Substantial reform would mean sustained work over long periods of time, involving legislators, activists, and the policy community. It requires, in other words, a concerted effort much like the one Democrats and their allies made in the years prior to passing Obamacare.
Or, alternatively, like the one that Republicans have already started with Medicare. A decade ago, Republicans passed a deficit-funded expansion of the law-the prescription drug benefit that became Medicare Part D. But there was no consensus plan to restrain the entitlement's unsustainable long-term spending requirements, and limited-government Republicans pointed to Part D as a damning indictment of Bush-era conservatism. But over the years, Republicans slowly coalesced around a broad plan drawn up by Rep. Paul Ryan (R-Wis.)-a plan that many expect to be a centerpiece policy for any future Republican governing coalition.
Ryan's work on Medicare suggests that it's possible to bring Republicans together on meaningful health and entitlement reforms. His work also suggests the sort of steps that will be necessary for a plan to gain broader acceptance. Ryan offered multiple versions of his plan over the years, persisting even as GOP leadership kept its distance. As the plan caught on, Ryan met with virtually all of his Republican colleagues individually to walk them through the details, ensuring that they both understood and could explain what the plan entailed. And he worked across the aisle, signing on to a compromise with Sen. Ron Wyden (D-Ore.) that would leave traditional Medicare in place, even while expanding its menu of private options. The plan eventually helped earned him a slot as Mitt Romney's running mate in the 2012 presidential campaign.
Yet Ryan's struggle to convince his own presidential ticket-mate about the reform plan also suggest the limits of even the most diligent GOP policy entrepreneurship efforts. Ryan's Medicare reforms wormed their way into the congressional consciousness as part of a larger budget blueprint that was amended and reissued multiple times over the years, and eventually helped inform Mitt Romney's Medicare overhaul proposal in 2012. But despite the plan's influence, and Ryan's own slot on the ticket, Romney failed to explicitly endorse the Ryan blueprint for reforming Medicare, deciding a less detailed plan would be more difficult to attack.

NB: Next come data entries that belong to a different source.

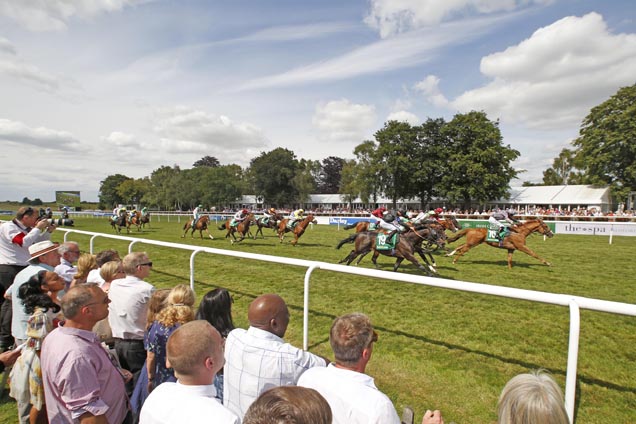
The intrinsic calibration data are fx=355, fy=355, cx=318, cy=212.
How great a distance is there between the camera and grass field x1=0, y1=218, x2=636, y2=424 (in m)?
3.08

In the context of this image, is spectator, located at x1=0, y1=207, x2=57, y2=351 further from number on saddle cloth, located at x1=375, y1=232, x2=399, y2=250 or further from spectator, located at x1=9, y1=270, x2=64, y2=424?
number on saddle cloth, located at x1=375, y1=232, x2=399, y2=250

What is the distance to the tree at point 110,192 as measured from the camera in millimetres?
82375

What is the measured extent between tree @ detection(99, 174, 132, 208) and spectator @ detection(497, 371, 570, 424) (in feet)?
298

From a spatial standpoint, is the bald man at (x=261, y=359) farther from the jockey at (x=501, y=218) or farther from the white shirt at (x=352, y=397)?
the jockey at (x=501, y=218)

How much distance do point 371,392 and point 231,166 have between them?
77487mm

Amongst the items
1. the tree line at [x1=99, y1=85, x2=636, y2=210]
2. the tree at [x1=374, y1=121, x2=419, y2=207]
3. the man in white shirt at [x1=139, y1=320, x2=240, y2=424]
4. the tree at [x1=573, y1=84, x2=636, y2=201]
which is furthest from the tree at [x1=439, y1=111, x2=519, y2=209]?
the man in white shirt at [x1=139, y1=320, x2=240, y2=424]

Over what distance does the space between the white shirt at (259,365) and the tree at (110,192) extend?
3532 inches

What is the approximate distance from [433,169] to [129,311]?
41.2 meters

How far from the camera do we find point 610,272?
29.2 ft

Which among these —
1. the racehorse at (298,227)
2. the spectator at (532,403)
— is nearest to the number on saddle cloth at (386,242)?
the racehorse at (298,227)

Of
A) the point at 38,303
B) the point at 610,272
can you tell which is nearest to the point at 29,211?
the point at 38,303

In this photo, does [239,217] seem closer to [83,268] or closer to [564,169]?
[83,268]

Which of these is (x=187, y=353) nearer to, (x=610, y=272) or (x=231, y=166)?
(x=610, y=272)

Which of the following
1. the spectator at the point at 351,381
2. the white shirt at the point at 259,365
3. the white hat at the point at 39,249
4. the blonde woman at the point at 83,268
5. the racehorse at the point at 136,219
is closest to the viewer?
the spectator at the point at 351,381
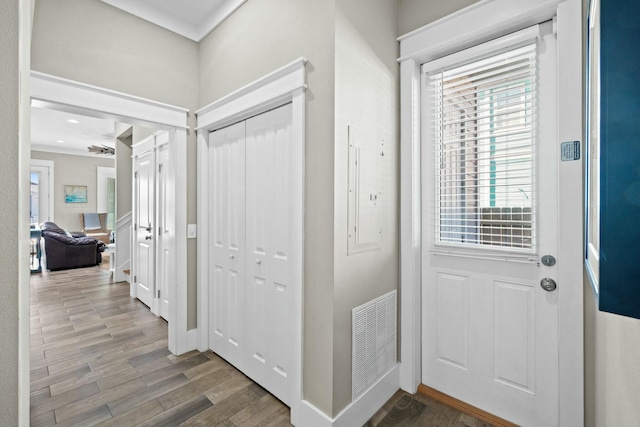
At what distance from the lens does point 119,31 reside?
2.29m

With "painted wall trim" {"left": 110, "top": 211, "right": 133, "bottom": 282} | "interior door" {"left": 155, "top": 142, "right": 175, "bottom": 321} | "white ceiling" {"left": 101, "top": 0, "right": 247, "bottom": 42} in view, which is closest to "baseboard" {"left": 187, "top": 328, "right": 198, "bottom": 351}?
"interior door" {"left": 155, "top": 142, "right": 175, "bottom": 321}

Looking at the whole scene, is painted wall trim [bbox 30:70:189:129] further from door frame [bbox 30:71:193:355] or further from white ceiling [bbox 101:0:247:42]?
white ceiling [bbox 101:0:247:42]

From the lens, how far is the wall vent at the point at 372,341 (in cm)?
178

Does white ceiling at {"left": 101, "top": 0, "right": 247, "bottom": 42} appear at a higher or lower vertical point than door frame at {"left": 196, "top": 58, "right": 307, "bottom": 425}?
higher

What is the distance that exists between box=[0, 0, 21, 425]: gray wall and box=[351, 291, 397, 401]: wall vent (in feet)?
4.70

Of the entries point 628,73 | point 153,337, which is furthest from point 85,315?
point 628,73

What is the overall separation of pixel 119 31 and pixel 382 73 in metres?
2.04

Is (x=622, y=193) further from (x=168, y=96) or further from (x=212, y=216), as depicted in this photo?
(x=168, y=96)

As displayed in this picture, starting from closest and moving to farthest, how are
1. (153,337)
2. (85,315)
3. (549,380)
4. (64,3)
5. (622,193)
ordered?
1. (622,193)
2. (549,380)
3. (64,3)
4. (153,337)
5. (85,315)

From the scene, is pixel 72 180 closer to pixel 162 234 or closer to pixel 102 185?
pixel 102 185

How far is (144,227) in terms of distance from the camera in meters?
4.10

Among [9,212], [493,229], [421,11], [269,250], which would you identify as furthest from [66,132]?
[493,229]

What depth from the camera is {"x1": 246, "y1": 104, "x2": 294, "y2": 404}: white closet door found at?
1945mm

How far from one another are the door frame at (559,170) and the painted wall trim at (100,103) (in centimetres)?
193
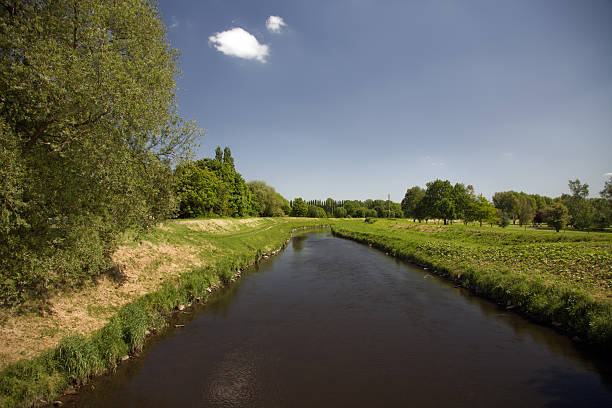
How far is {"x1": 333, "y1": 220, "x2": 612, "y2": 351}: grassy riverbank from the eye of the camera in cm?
1362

That sort of calculated political timidity is why so few Republicans have reached the first step: simply coming up with a plan and then making it known. "There should be different approaches out there," says Levin. "They should be competing, and there should be a sense that Republicans want to solve the problems in the health care system, that they should have different ways of solving it than Obamacare, and right now they're thinking it through. But that's just not happening."